* **Problem to work on**
Every record is to be printed exactly as written, and any picture in it is skipped.

[[ Dataset content, beginning ]]

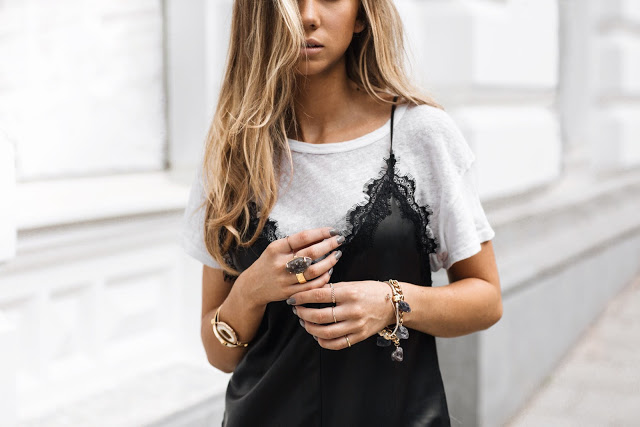 camiseta-con-vestido-lencero
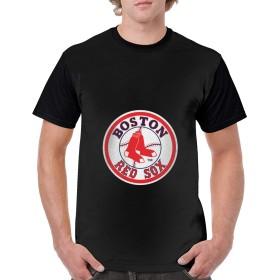 Boston Red Sox 24 男 半袖 Tシャツ カジュアル ファッション Shirt 半袖 3Dプリント おしゃれ シャツ 薄手 夏 ゆったり 通勤 通学
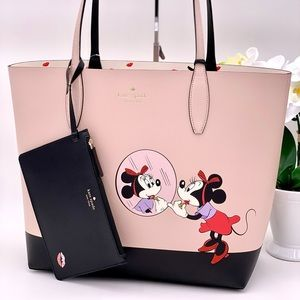 Kate Spade and Disney Minnie Mouse Revesible Tote
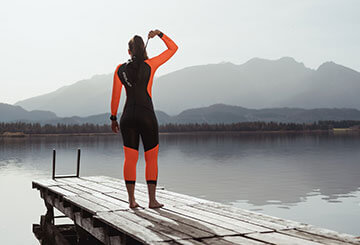 Open Water Swimming  - Swim Through Spring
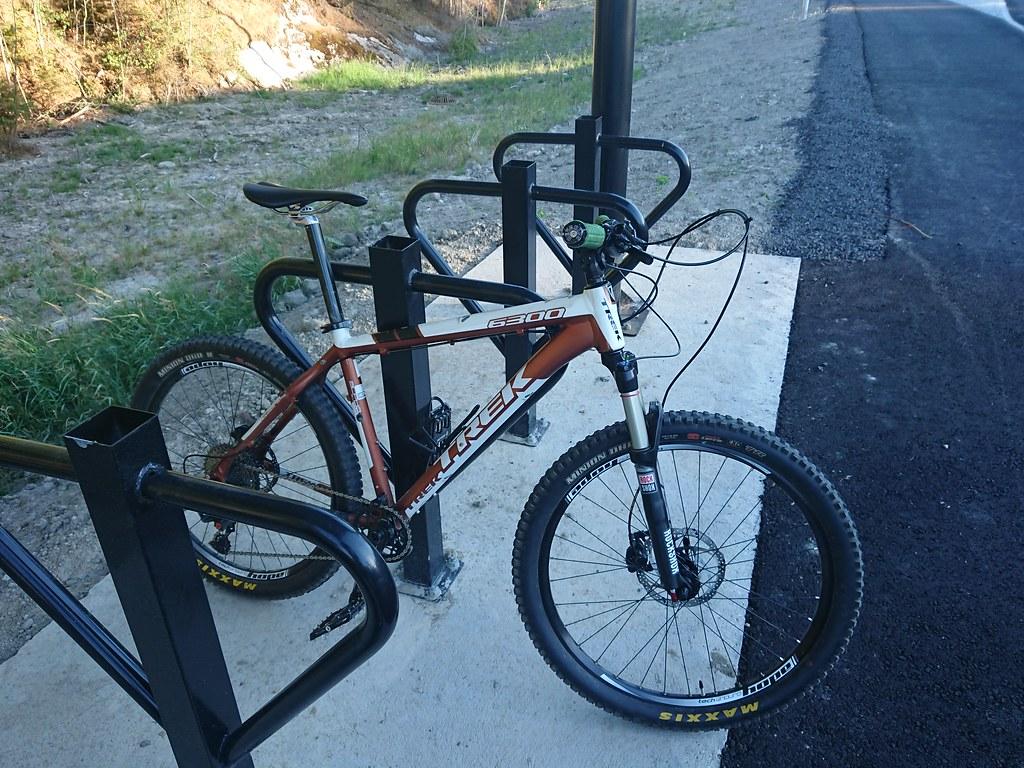 trek sykkel norge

[[ Dataset content, end ]]

* **Output for this exercise**
 camiseta-con-vestido-lencero
 Boston Red Sox 24 男 半袖 Tシャツ カジュアル ファッション Shirt 半袖 3Dプリント おしゃれ シャツ 薄手 夏 ゆったり 通勤 通学
 Kate Spade and Disney Minnie Mouse Revesible Tote
 Open Water Swimming  - Swim Through Spring
 trek sykkel norge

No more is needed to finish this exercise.